Indenização por quebra de contrato era cobrada de um pool de seguradoras, entre elas a Zurich Seguros

O Banco do Brasil saiu derrotado em uma disputa de mais de duas décadas travada contra a Zurich Seguros e um pool de seguradoras. A Justiça de Minas Gerais negou à instituição financeira uma indenização de aproximadamente R$ 80 milhões por suposto descumprimento de contrato de garantia. Ainda cabe recurso.

A discussão envolve a Cia. Itaunense. Ela celebrou em maio de 1994 um contrato de compra e venda para entregar 18 mil toneladas de vergalhões de aço a uma trading alemã, com pagamento antecipado de US$ 3,6 milhões. Para fechar o negócio, porém, a trading exigiu um seguro garantia, fechado à época com Minas-Brasil Cia. de Seguros (atual Zurich Seguros) e um pool de seguradoras.

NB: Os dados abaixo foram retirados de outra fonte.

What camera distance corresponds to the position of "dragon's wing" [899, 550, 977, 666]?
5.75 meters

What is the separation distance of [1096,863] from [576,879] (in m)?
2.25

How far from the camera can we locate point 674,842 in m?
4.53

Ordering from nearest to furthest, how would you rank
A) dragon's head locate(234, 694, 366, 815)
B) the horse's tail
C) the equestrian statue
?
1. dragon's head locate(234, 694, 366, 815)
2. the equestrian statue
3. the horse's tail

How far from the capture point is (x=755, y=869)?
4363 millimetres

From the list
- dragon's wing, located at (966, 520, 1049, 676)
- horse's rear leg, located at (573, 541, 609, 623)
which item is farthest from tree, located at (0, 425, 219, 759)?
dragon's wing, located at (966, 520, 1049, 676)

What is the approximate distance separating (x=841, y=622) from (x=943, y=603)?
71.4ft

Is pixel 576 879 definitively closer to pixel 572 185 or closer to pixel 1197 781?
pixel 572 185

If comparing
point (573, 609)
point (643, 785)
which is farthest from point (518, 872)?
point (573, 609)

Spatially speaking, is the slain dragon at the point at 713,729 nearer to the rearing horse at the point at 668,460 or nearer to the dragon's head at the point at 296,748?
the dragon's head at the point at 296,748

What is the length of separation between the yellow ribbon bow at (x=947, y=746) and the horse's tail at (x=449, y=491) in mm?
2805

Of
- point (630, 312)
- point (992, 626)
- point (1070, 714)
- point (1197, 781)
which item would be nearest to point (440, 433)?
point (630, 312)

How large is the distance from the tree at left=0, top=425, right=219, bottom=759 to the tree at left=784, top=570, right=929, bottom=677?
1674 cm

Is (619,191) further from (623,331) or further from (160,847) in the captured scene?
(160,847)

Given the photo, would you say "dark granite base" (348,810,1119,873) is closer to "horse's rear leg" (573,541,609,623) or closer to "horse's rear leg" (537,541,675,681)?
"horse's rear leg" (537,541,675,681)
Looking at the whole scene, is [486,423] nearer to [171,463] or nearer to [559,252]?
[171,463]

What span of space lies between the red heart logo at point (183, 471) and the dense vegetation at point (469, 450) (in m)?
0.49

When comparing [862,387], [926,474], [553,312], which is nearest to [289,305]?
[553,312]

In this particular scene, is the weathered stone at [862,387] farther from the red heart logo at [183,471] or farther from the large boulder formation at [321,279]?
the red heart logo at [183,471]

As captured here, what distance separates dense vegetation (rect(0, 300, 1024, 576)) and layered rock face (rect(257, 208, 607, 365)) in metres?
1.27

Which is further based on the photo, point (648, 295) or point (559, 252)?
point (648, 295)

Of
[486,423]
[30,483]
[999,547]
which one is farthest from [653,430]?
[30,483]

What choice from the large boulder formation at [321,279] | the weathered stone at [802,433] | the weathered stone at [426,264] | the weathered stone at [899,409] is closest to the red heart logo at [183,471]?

Dois meses depois do negócio fechado, a Itaunense e o Banco do Brasil assinaram um instrumento denominado “Contrato de Outorga de Garantia Bancária Mediante a Prestação de Contragarantia Recíproca”. Com isso, a agência do banco em Hamburgo, na Alemanha, emitiu em favor da trading alemã uma garantia bancária de reembolso no valor de US$ 3,6 milhões. Em contragarantia, a trading cedeu ao BB os direitos do seguro garantia.

“Como a Cia. Itaunense não cumpriu com suas obrigações contratuais de fornecedora exportadora, entendeu como configurado o sinistro e passou [o banco] a fazer a cobrança das seguradoras, primeiramente por notificação e, em seguida, valendo-se da via judicial”, explica o advogado Ernesto Tzirulnik, que representa a Zurich Seguros no processo.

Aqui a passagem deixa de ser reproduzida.